Holography was born in the middle of the XXth century. The hologram is a three-dimensional image, reproducing the appearance and the attitude of the desired subject. Popularized by scientist Satoshi Kawata, hologram was finally stable and multicolored in 2011. Between nostalgia, technology and fascination for the world of esotericism, hologram quite naturally becomes the new costume to give life to the dead.
In the digital installation We come in Peace by Tin & Ed, the spectral entities are 3D scans of artists and designers from around the world. During this virtual evening, spectators are invited to dance alongside these half-alien, half-human holograms.

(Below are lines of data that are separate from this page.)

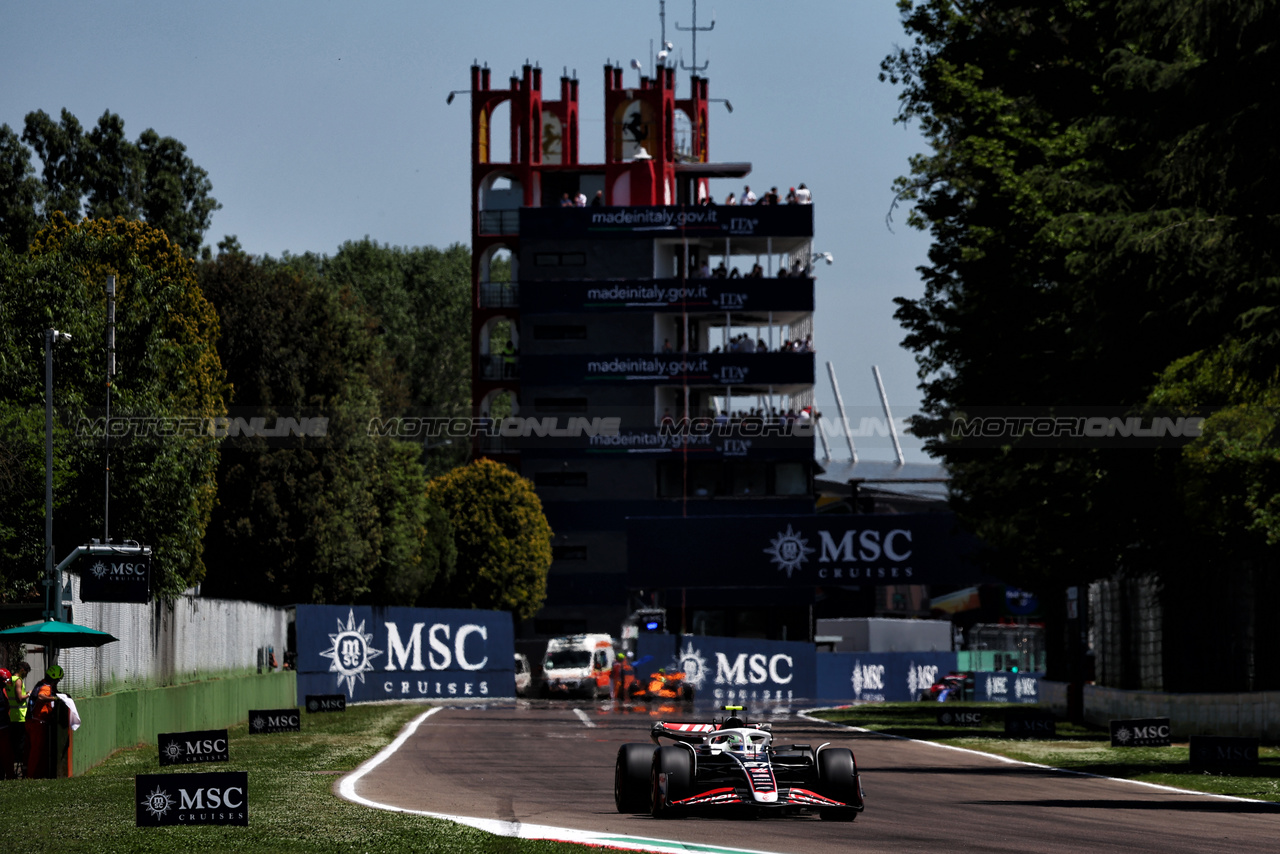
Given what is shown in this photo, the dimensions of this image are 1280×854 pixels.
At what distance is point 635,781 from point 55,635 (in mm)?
10003

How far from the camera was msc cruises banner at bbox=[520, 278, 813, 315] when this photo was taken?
290 ft

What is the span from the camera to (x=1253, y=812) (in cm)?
1697

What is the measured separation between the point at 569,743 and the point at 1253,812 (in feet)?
49.2

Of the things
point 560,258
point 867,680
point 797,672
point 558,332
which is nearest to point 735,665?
point 797,672

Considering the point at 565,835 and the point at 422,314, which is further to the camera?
the point at 422,314

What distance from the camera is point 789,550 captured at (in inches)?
2635

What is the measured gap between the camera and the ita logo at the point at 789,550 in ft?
219

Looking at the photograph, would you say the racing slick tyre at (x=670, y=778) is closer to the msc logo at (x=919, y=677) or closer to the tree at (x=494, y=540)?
the msc logo at (x=919, y=677)

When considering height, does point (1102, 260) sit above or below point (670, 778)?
above

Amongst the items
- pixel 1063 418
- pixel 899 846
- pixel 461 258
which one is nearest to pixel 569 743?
pixel 1063 418

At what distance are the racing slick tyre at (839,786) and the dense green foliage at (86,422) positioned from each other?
27782 mm

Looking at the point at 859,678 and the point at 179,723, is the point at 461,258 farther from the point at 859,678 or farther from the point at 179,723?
the point at 179,723

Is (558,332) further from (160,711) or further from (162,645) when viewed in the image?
(160,711)

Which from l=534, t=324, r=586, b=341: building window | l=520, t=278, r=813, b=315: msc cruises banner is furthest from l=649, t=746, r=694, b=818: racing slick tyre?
l=534, t=324, r=586, b=341: building window
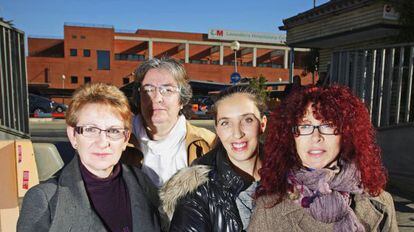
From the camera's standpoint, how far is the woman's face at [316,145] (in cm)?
161

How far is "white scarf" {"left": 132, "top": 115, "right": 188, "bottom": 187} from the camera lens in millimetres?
2383

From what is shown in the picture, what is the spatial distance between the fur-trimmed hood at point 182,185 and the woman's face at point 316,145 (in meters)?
0.52

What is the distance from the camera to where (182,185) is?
1.67m

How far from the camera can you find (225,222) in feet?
5.27

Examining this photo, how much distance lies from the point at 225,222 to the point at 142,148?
1.04 m

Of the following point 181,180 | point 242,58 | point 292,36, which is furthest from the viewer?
point 242,58

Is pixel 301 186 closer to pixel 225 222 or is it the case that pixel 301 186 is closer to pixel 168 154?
pixel 225 222

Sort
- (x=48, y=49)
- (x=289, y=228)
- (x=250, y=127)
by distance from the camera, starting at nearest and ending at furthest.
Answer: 1. (x=289, y=228)
2. (x=250, y=127)
3. (x=48, y=49)

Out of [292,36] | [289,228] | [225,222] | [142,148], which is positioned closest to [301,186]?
[289,228]

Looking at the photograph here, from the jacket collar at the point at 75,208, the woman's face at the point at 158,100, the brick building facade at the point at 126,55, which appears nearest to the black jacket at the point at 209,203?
the jacket collar at the point at 75,208

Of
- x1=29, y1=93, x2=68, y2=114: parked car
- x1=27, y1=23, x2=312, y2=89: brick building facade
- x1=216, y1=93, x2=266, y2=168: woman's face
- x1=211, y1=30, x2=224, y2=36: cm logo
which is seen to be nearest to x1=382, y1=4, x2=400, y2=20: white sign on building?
x1=216, y1=93, x2=266, y2=168: woman's face

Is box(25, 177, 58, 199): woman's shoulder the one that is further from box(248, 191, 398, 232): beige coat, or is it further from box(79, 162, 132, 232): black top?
box(248, 191, 398, 232): beige coat

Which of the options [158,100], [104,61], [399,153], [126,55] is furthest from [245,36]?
[158,100]

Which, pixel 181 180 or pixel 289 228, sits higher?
pixel 181 180
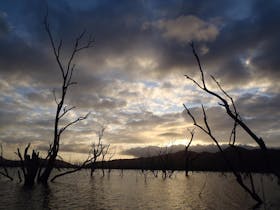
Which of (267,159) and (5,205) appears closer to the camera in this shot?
(267,159)

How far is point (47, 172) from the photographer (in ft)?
115

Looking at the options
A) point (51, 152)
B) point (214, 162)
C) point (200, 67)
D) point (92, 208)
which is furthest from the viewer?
point (214, 162)

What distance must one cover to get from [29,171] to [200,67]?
28464mm

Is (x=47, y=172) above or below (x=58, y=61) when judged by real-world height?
below

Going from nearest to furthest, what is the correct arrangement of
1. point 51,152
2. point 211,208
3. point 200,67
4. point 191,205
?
point 200,67 < point 211,208 < point 191,205 < point 51,152

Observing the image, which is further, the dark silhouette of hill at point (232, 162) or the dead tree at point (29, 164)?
the dead tree at point (29, 164)

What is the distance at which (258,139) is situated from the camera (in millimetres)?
8484

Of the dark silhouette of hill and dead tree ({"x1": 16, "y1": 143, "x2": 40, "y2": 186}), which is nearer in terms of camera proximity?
the dark silhouette of hill

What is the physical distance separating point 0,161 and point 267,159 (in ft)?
103


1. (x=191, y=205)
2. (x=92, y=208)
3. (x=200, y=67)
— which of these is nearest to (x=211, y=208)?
(x=191, y=205)

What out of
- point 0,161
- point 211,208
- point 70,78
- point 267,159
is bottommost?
point 211,208

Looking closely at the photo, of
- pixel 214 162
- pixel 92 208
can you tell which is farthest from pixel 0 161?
pixel 214 162

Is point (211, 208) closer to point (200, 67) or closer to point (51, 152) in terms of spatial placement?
point (200, 67)

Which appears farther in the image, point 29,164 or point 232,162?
point 232,162
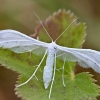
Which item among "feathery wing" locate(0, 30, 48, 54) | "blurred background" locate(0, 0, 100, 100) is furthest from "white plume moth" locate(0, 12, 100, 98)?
"blurred background" locate(0, 0, 100, 100)

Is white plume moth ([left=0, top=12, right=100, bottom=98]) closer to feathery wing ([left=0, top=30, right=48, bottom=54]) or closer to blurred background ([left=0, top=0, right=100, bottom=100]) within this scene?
feathery wing ([left=0, top=30, right=48, bottom=54])

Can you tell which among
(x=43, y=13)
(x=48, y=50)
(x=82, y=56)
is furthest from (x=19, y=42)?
(x=43, y=13)

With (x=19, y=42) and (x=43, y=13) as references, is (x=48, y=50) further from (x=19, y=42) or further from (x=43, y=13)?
(x=43, y=13)

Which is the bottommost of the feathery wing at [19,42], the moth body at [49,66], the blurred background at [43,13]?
the moth body at [49,66]

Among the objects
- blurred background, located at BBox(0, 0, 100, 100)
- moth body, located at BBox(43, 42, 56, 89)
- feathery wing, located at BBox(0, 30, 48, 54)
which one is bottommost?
moth body, located at BBox(43, 42, 56, 89)

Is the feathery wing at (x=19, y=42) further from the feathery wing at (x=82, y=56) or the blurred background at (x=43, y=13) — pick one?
the blurred background at (x=43, y=13)

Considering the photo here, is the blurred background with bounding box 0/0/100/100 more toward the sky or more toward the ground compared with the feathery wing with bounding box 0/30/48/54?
more toward the sky

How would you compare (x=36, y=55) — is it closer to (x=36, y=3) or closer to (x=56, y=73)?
(x=56, y=73)

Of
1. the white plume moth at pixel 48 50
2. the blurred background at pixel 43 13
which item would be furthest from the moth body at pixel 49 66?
the blurred background at pixel 43 13
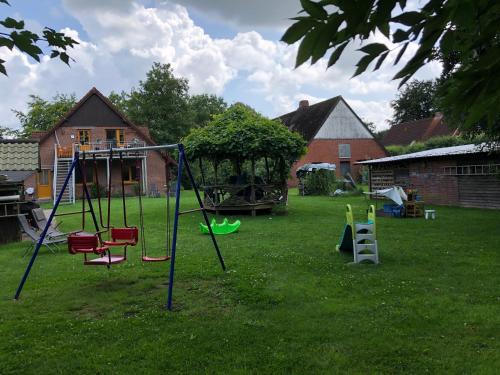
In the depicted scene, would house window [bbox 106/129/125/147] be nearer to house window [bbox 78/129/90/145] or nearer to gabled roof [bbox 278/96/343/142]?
house window [bbox 78/129/90/145]

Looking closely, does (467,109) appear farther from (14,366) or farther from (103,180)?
(103,180)

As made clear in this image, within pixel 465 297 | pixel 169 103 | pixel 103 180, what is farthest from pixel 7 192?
pixel 169 103

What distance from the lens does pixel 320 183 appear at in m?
31.1

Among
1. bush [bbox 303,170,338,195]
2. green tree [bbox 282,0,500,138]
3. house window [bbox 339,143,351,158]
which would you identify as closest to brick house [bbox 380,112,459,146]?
house window [bbox 339,143,351,158]

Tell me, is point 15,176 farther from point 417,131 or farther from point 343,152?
point 417,131

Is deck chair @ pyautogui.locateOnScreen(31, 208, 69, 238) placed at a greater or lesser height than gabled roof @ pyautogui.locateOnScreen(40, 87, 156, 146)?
lesser

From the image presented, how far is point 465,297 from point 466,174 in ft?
50.6

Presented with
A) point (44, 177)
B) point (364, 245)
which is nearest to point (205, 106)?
point (44, 177)

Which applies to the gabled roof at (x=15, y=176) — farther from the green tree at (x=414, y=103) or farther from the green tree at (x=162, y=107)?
the green tree at (x=414, y=103)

This desire to capture the essence of the dead, and sometimes even the living, says a lot about our relationship to ghosts. Sinister or reassuring, we cultivate a very particular attachment to these poltergeists. With holography, these digital ghosts revive the representation of death in visual cultures, or, as in We come in Peace installation, an eternal celebration. At the crossroads of the evanescent character of The Ghost, signed by the master of Japanese printmaking Tsukioka Yoshitoshi, and the hyperrealist sculpture of the Australian Ron Mueck, these specters distil at the same time ethical, artistic, technological and above all intimate questions. How far will we go to bring the dead back to life and give the living eternity?